4. Kisah Fitnah Kemiskinan dan Keutamaan Dzikir

  • Kisah Teladan: Diceritakan kisah seorang laki-laki yang menggoda wanita untuk berzina demi uang. Saat wanita tersebut menyerah karena desakan kebutuhan (kemiskinan), laki-laki itu sadar dan menasehatinya untuk bertakwa kepada Allah, lalu pergi meninggalkan emas yang ia bawa. Ini menunjukkan kemiskinan bisa membawa pada fitnah besar.
  • Volume Dzikir: Dzikir dianjurkan dilakukan dengan suara pelan (sirr) kecuali bacaan Alhamdulillah setelah makan dan doa-doa tertentu. Allah Maha Mendengar, sehingga tidak perlu berteriak-teriak.
  • Kedekatan Allah: Allah sangat dekat dengan hamba-Nya yang berdzikir, bahkan lebih dekat daripada leher unta dengan pengendalinya. Kedekatan ini dipahami sebagai kedekatan maknawi (ilmu dan perhatian khusus) bagi Ahlussunnah.

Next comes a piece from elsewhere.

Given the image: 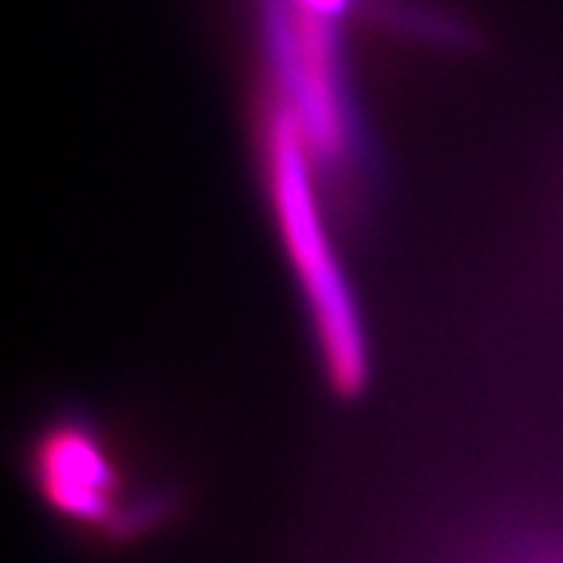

5. Melihat Allah (Ru'yatullah) dan Shalat Subuh-Asar

  • Hakikat Melihat Allah: Di akhirat kelak, orang beriman akan melihat Allah dengan jelas. Hadits menyebutkan persamaannya adalah seperti melihat bulan purnama malam yang cerah. Persamaan tersebut ada pada kejelasan pandangan, bukan menyerupakan Allah dengan bulan.
  • Syarat: Tidak ada yang saling berdesakan saat melihat-Nya karena setiap orang akan melihat-Nya sesuai kapasitasnya.
  • Kaitan dengan Shalat: Keutamaan ini sangat erat kaitannya dengan menjaga shalat Subuh dan Asar ("Dua shalat yang dingin"). Hadits mengenai melihat Allah ini statusnya Mutawatir, sehingga orang yang mengingkarinya dianggap sesat oleh sebagian ulama.